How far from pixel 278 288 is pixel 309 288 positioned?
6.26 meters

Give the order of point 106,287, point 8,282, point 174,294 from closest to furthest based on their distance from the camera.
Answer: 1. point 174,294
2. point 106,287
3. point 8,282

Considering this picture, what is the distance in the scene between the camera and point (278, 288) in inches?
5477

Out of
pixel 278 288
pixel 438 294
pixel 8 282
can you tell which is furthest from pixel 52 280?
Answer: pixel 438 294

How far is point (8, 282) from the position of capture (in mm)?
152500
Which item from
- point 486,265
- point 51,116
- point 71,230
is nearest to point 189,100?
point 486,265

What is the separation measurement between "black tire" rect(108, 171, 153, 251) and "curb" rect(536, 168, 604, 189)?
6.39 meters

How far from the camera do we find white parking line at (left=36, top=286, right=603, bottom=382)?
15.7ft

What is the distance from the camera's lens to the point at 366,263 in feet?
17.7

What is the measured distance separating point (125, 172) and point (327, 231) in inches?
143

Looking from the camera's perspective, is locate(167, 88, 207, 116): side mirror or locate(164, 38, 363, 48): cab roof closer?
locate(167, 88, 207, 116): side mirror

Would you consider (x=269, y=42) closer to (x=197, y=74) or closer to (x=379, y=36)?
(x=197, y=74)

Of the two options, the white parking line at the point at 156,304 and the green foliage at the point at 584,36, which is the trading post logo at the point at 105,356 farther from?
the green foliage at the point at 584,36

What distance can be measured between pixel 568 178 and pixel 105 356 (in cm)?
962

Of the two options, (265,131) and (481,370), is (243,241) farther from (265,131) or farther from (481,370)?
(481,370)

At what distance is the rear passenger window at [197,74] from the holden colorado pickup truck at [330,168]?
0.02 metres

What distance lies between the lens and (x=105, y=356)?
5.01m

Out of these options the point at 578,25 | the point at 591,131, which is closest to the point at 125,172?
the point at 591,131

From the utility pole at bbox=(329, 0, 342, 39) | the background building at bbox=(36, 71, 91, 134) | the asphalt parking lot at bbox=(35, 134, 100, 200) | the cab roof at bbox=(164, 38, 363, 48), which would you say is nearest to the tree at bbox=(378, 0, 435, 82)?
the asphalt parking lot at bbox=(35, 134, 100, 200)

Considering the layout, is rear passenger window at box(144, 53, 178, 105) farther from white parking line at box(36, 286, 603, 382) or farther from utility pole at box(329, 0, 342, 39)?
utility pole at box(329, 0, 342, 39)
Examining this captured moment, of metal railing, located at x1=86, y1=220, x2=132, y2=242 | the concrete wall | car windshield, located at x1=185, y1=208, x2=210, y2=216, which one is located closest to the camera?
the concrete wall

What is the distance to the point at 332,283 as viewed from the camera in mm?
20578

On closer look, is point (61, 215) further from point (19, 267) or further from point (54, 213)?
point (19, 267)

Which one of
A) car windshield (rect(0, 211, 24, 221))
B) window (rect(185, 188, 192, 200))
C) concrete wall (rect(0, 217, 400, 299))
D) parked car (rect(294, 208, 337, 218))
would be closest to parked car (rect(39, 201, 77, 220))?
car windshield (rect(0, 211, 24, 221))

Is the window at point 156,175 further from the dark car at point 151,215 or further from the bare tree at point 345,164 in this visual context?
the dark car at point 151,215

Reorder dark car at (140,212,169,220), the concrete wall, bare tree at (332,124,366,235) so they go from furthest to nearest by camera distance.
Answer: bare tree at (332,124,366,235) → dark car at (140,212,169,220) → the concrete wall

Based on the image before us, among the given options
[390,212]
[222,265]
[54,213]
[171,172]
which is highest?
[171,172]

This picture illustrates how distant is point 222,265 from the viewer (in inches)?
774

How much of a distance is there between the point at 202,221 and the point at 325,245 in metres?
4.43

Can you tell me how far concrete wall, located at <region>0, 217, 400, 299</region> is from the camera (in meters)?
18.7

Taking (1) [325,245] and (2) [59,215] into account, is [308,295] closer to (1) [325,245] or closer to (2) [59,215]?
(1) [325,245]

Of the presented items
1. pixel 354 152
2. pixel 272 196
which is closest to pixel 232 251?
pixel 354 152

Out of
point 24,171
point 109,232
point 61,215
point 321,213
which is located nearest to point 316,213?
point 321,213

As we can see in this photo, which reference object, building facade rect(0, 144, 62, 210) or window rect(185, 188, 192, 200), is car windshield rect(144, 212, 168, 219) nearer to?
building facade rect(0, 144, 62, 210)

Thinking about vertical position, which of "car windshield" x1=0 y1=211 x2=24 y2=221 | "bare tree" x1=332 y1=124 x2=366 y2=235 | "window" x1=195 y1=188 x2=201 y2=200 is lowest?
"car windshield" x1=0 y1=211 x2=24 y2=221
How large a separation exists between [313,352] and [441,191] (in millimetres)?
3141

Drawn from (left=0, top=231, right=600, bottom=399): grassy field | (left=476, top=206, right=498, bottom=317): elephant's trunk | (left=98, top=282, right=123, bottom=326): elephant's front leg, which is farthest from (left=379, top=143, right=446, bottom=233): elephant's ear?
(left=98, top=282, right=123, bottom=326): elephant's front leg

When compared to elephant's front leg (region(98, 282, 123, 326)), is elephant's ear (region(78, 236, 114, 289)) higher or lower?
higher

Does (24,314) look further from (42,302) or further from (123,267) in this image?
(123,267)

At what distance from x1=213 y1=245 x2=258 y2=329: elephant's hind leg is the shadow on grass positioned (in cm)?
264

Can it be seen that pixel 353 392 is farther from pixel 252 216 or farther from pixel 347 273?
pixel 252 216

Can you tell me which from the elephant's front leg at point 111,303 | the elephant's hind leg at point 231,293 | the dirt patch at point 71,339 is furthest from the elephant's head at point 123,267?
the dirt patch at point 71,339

■ ■ ■

▶ **Stated problem**:
Reproduce all of the data above verbatim, keeping every line unchanged.

▶ **Result below**:
How far from pixel 278 288 is pixel 309 288 positioned?
6.26 meters

Give the order of point 106,287, point 8,282, point 174,294 from closest to furthest based on their distance from the camera.
Answer: 1. point 174,294
2. point 106,287
3. point 8,282

Considering this picture, what is the distance in the scene between the camera and point (278, 288) in inches?
5477

Out of
pixel 278 288
pixel 438 294
pixel 8 282
can you tell which is furthest from pixel 52 280?
Answer: pixel 438 294

How far is point (8, 282) from the position of capture (in mm)?
152500
Which item from
- point 486,265
- point 51,116
- point 71,230
is nearest to point 189,100?
point 486,265

What is the separation measurement between "black tire" rect(108, 171, 153, 251) and "curb" rect(536, 168, 604, 189)?
6.39 meters

How far from the camera do we find white parking line at (left=36, top=286, right=603, bottom=382)?
15.7ft

What is the distance from the camera's lens to the point at 366,263 in feet?
17.7

What is the measured distance separating point (125, 172) and point (327, 231) in inches?
143

Looking from the camera's perspective, is locate(167, 88, 207, 116): side mirror or locate(164, 38, 363, 48): cab roof closer?
locate(167, 88, 207, 116): side mirror

Would you consider (x=269, y=42) closer to (x=197, y=74) or closer to (x=379, y=36)?
(x=197, y=74)

Of the two options, the white parking line at the point at 156,304 and the green foliage at the point at 584,36, which is the trading post logo at the point at 105,356 farther from?
the green foliage at the point at 584,36

What distance can be measured between pixel 568 178 and pixel 105 356 (in cm)?
962

Of the two options, (265,131) and (481,370), is (243,241) farther from (265,131) or farther from (481,370)?
(481,370)

At what distance is the rear passenger window at [197,74] from the holden colorado pickup truck at [330,168]?
0.02 metres

What distance lies between the lens and (x=105, y=356)?
5.01m

Out of these options the point at 578,25 | the point at 591,131, which is closest to the point at 125,172?
the point at 591,131

From the utility pole at bbox=(329, 0, 342, 39) | the background building at bbox=(36, 71, 91, 134) | the asphalt parking lot at bbox=(35, 134, 100, 200) | the cab roof at bbox=(164, 38, 363, 48), which would you say is nearest to the tree at bbox=(378, 0, 435, 82)?
the asphalt parking lot at bbox=(35, 134, 100, 200)

Considering the layout, is rear passenger window at box(144, 53, 178, 105) farther from white parking line at box(36, 286, 603, 382) or farther from utility pole at box(329, 0, 342, 39)?
utility pole at box(329, 0, 342, 39)
Examining this captured moment, of metal railing, located at x1=86, y1=220, x2=132, y2=242 | the concrete wall | car windshield, located at x1=185, y1=208, x2=210, y2=216, which one is located closest to the camera?
the concrete wall

What is the distance to the point at 332,283 as viewed from the camera in mm?
20578

On closer look, is point (61, 215) further from point (19, 267) or further from point (54, 213)?
point (19, 267)

Which one of
A) car windshield (rect(0, 211, 24, 221))
B) window (rect(185, 188, 192, 200))
C) concrete wall (rect(0, 217, 400, 299))
D) parked car (rect(294, 208, 337, 218))
would be closest to parked car (rect(39, 201, 77, 220))?
car windshield (rect(0, 211, 24, 221))

Is the window at point 156,175 further from the dark car at point 151,215 or further from the bare tree at point 345,164 in this visual context?
the dark car at point 151,215

Reorder dark car at (140,212,169,220), the concrete wall, bare tree at (332,124,366,235) so they go from furthest to nearest by camera distance.
Answer: bare tree at (332,124,366,235) → dark car at (140,212,169,220) → the concrete wall

Based on the image before us, among the given options
[390,212]
[222,265]
[54,213]
[171,172]
which is highest?
[171,172]

This picture illustrates how distant is point 222,265 from the viewer (in inches)?
774

How much of a distance is there between the point at 202,221 and the point at 325,245 in metres?
4.43

Can you tell me how far concrete wall, located at <region>0, 217, 400, 299</region> is from the camera (in meters)?
18.7

Taking (1) [325,245] and (2) [59,215] into account, is [308,295] closer to (1) [325,245] or closer to (2) [59,215]?
(1) [325,245]

Of the presented items
1. pixel 354 152
2. pixel 272 196
which is closest to pixel 232 251?
pixel 354 152

Out of
point 24,171
point 109,232
point 61,215
point 321,213
which is located nearest to point 316,213?
point 321,213

As we can see in this photo, which reference object, building facade rect(0, 144, 62, 210) or window rect(185, 188, 192, 200), is car windshield rect(144, 212, 168, 219) nearer to?
building facade rect(0, 144, 62, 210)

Thinking about vertical position, which of "car windshield" x1=0 y1=211 x2=24 y2=221 | "bare tree" x1=332 y1=124 x2=366 y2=235 | "window" x1=195 y1=188 x2=201 y2=200 is lowest?
"car windshield" x1=0 y1=211 x2=24 y2=221
How large a separation exists between [313,352] and [441,191] (in millimetres)?
3141

Drawn from (left=0, top=231, right=600, bottom=399): grassy field | (left=476, top=206, right=498, bottom=317): elephant's trunk | (left=98, top=282, right=123, bottom=326): elephant's front leg, which is farthest from (left=379, top=143, right=446, bottom=233): elephant's ear?
(left=98, top=282, right=123, bottom=326): elephant's front leg

When compared to elephant's front leg (region(98, 282, 123, 326)), is elephant's ear (region(78, 236, 114, 289)) higher or lower?
higher

Does (24,314) look further from (42,302) or further from (123,267) in this image?
(123,267)

At what distance from x1=213 y1=245 x2=258 y2=329: elephant's hind leg is the shadow on grass positioned (in cm)?
264

Can it be seen that pixel 353 392 is farther from pixel 252 216 or farther from pixel 347 273?
pixel 252 216

Can you tell me which from the elephant's front leg at point 111,303 | the elephant's hind leg at point 231,293 | the dirt patch at point 71,339 is furthest from the elephant's head at point 123,267?
the dirt patch at point 71,339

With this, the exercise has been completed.